Pas si vite. Il faut au préalable se demander s’il y a vraiment un consensus à 97 %. A-t-on examiné soi-même les données brutes concernant les opinions des experts ? Si non, c’est que l’on s’en remet à l’autorité ; on fait confiance à la source de ce chiffre de 97 %. Plus précisément, on fait confiance aux personnes qui ont avancé ce chiffre pour ne pas nous induire en erreur, parce que nous admettons que leur collecte et leur représentation des données sur les opinions des experts sont raisonnables, impartiales, précises et complètes.

Rappelez-vous, vous ne savez pas réellement, mais vous croyez que 97 % des climatologues sont d’accord (il se trouve que ce chiffre est plus douteux, et sans doute plus proche de 75%, que la plupart des gens ne le pensent, car l’on a tendance à regrouper dans un seul chiffre une large gamme d'opinions qui ont beaucoup de nuances). Il n’y a rien de mal à faire confiance. Mais il faut faire attention à ne pas y céder trop facilement car les choses ne sont pas toujours ce qu’elles sont censées être.

La culture de la « citation nécessaire »

.            Alors comment éviter de faire confiance trop facilement ? On pourrait adopter ce qui serait une culture de la « citation nécessaire ». Comme son nom l’indique, il s’agit de créer une culture qui exigerait habituellement des preuves, en particulier pour les idées controversées. Chaque fois que quelqu’un fait une affirmation, la réponse instinctive devrait être « citation nécessaire ».

Nous avons appris à prendre les choses au pied de la lettre, à croire le professeur sur parole. Mais il serait bon de se libérer de cette habitude réflexe. Il faudrait adopter un scepticisme sain et tout remettre en question même les sujets sur lesquels tout le monde semble d’accord.

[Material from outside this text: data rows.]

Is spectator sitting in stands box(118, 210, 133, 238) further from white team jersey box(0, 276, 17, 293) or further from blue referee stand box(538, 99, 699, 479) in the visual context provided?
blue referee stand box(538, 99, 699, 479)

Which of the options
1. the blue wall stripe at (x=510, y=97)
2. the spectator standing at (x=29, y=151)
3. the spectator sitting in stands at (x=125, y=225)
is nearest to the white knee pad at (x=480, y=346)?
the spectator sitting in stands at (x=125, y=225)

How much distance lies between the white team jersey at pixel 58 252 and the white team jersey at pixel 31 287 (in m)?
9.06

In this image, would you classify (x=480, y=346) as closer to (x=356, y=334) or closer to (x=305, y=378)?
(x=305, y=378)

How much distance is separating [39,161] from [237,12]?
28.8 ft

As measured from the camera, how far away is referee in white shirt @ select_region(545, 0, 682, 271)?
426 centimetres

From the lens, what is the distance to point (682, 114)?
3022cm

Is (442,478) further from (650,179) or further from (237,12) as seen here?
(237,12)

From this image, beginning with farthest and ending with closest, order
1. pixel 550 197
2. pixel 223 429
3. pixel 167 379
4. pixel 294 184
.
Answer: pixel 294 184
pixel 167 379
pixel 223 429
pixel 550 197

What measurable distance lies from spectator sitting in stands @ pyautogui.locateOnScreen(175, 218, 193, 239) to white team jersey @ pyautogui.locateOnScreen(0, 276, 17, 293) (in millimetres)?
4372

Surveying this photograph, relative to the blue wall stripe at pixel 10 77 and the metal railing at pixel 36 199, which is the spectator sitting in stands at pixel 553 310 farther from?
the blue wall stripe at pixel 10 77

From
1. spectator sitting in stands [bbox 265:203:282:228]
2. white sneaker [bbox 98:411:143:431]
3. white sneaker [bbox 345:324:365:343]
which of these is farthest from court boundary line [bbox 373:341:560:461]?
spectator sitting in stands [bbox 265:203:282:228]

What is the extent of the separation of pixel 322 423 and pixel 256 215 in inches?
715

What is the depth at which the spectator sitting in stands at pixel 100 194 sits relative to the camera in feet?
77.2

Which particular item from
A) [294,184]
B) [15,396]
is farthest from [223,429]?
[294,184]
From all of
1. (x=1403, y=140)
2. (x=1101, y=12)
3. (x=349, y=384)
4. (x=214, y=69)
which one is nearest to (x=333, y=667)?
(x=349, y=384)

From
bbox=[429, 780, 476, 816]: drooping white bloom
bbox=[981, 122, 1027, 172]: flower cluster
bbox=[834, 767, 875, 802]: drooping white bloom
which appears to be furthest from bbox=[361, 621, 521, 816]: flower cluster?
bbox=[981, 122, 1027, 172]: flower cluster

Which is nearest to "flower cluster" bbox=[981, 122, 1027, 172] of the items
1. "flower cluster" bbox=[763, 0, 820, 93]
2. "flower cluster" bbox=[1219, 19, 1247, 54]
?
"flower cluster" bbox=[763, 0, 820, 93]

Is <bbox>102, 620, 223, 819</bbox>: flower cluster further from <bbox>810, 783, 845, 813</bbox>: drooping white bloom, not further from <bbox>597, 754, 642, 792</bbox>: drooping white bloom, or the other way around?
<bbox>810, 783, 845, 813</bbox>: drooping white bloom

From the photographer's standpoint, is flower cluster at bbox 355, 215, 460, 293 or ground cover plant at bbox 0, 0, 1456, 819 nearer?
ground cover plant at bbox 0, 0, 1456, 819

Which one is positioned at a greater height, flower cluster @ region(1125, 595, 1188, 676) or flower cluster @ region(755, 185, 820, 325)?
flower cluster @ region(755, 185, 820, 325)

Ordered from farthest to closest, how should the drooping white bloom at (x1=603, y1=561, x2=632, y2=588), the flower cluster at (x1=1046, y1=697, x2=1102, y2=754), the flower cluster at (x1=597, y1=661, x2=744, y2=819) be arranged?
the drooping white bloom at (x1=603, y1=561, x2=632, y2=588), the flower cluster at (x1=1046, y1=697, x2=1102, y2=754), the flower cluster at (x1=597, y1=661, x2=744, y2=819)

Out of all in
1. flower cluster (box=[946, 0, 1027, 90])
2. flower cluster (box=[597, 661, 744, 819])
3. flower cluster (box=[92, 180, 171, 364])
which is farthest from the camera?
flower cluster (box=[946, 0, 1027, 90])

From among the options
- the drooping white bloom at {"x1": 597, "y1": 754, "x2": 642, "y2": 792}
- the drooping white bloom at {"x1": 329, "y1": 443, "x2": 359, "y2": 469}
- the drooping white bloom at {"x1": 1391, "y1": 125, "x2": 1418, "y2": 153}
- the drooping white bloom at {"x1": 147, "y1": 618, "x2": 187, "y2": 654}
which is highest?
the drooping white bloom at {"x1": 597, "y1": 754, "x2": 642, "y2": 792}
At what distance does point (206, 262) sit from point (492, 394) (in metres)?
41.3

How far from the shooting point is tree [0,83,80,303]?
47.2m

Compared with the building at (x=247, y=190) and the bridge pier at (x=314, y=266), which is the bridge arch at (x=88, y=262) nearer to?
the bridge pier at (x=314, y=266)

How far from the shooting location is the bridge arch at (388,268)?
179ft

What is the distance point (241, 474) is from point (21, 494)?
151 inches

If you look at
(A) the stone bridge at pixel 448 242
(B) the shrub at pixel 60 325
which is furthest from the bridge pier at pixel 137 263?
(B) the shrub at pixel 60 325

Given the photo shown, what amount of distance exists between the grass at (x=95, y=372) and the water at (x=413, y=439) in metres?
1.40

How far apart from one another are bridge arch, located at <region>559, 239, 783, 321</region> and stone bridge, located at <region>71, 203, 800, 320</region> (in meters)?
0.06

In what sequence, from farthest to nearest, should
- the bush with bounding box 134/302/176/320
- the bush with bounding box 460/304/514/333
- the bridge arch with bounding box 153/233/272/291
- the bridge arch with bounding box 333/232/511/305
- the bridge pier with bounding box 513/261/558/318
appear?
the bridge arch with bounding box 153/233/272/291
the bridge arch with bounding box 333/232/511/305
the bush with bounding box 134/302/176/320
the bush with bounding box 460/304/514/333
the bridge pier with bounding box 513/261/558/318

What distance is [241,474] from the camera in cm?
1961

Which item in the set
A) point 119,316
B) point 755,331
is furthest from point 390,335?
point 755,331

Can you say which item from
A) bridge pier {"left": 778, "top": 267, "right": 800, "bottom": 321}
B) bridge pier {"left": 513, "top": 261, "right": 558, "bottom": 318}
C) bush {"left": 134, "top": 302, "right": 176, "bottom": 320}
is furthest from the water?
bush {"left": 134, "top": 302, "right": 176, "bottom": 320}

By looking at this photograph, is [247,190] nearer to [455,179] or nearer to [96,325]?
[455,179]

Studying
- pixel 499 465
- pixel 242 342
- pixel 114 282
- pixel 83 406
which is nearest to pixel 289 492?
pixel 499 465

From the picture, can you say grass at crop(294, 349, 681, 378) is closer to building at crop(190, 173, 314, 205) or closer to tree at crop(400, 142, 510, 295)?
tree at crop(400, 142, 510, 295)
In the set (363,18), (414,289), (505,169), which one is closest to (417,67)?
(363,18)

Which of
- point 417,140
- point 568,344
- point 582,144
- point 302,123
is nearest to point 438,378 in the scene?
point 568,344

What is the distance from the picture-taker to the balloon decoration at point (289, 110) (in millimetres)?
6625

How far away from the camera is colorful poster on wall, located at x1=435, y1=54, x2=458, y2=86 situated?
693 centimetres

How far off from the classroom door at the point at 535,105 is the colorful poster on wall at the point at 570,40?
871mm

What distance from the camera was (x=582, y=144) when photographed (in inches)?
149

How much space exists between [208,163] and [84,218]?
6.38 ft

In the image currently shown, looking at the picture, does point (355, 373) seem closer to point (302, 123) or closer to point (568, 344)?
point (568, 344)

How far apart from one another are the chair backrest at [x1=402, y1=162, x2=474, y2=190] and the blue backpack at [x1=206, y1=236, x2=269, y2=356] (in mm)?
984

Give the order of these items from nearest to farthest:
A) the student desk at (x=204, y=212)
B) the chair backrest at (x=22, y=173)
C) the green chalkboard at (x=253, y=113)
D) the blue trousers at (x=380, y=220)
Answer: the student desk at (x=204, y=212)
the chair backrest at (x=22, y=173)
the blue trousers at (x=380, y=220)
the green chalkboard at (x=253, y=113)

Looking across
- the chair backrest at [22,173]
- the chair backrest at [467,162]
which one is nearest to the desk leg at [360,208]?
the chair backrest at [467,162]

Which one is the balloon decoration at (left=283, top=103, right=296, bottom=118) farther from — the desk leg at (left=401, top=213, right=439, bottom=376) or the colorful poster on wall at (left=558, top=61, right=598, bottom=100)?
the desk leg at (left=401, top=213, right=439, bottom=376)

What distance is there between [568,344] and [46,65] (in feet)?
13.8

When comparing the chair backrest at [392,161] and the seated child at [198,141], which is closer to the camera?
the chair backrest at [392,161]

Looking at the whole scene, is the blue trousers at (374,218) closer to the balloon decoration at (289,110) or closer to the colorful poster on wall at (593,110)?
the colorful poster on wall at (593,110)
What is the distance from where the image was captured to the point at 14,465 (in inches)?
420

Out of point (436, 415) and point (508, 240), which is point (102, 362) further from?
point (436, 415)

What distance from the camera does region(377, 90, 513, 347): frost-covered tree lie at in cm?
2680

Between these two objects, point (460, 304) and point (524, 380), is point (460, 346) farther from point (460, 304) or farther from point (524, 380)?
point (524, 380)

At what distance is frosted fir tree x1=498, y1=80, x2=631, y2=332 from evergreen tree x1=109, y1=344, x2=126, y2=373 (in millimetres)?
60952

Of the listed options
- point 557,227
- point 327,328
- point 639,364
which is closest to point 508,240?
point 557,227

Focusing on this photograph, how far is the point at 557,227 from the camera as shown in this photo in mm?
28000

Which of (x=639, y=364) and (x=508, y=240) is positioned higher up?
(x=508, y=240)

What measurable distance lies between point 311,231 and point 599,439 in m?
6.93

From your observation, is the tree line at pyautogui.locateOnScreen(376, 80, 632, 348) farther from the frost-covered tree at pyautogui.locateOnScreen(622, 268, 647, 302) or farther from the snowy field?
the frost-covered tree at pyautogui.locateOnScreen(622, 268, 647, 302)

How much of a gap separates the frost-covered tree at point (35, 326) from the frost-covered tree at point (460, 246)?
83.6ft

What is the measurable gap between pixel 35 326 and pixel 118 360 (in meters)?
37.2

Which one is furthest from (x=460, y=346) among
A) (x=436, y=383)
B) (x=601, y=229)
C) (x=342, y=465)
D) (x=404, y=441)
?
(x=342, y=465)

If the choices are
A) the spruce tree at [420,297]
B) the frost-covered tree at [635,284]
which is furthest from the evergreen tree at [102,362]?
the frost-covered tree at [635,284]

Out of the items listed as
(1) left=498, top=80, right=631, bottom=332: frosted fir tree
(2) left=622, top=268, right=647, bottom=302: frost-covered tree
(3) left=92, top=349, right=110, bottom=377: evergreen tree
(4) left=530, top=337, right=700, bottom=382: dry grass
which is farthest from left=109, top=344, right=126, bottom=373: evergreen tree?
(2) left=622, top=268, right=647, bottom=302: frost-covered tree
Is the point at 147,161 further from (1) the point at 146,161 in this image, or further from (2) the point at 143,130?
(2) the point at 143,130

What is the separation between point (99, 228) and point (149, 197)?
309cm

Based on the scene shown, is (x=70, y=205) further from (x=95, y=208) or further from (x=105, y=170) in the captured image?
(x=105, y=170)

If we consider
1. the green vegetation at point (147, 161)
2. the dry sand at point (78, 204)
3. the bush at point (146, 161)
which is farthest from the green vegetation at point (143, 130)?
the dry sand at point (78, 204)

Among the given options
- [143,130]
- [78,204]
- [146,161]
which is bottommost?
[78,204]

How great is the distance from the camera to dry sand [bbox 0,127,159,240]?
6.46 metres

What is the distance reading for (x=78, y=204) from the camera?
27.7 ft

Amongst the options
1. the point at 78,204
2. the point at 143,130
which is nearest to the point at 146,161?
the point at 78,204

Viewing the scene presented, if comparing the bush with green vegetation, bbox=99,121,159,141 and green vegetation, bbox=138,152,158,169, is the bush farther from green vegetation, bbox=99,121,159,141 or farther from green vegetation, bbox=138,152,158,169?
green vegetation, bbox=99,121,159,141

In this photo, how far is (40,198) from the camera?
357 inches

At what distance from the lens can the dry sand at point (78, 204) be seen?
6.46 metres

La culture de la « citation nécessaire » consiste également à se rapprocher le plus possible de la source primaire afin de minimiser le nombre de personnes à qui il faut faire confiance. Lorsque l’on obtient des informations auprès de politiciens, la chaîne de confiance est probablement politico-journaliste-scientifique-données. Cela représente beaucoup de possibilités de déformation (intentionnelle ou non). Si possible, il est préférable de s’adresser directement au scientifique ou mieux encore aux données brutes elles-mêmes (en supposant que l’on puisse les interpréter).

.            Une autre partie de la culture de la « citation nécessaire » est l’humilité intellectuelle. Peu importe à quel point une chose semble évidente, si l’affirmation se résume à « je fais confiance à une autorité », on ne devrait probablement pas être trop dogmatique à ce sujet. Ceci est particulièrement pertinent pour les idées hétérodoxes comme les théories du complot. L’Holodomor a-t-il eu lieu ? Je pense que oui, mais je ne l’ai pas vérifié moi-même. Je fais confiance aux personnes qui l’ont subi, ou pire qui l’ont fait, tout comme je fais confiance aux géographes qui me disent que l’Australie existe.

Le problème est que les gens défendent souvent des affirmations de manière dogmatique en se basant sur le fait que « tout le monde sait » que c’est vrai, ou que « les experts sont d’accord » que c’est vrai. Mais les appels à la majorité ou à l’autorité ne passent pas dans la culture de la « citation nécessaire ». Montrez-moi les reçus et je vous croirai.

En plus de l’expression « citation nécessaire », l’autre phrase qui devrait être un refrain commun est « Je n’ai pas assez de connaissances pour avoir une opinion éclairée sur ce sujet ». Il est de loin préférable d’admettre son ignorance que de prétendre savoir quelque chose alors qu’en réalité vous l’avez juste entendu à la télévision.

.            L’économiste et philosophe Murray Rothbard l’a bien exprimé, en commentant le domaine de l’économie :

« Ce n’est pas un crime d’être ignorant en économie qui est, après tout, une discipline spécialisée et que la plupart des gens considèrent comme une science lugubre. Mais il est totalement irresponsable d’avoir une opinion affirmée et véhémente sur des sujets économiques tout en restant dans cet état d’ignorance. »

Il en va de même pour tous les autres domaines, que ce soit l’histoire, la science du climat, les maladies infectieuses ou la géographie. Faites confiance aux autorités si vous le souhaitez, mais attention à ne pas confondre confiance et connaissance.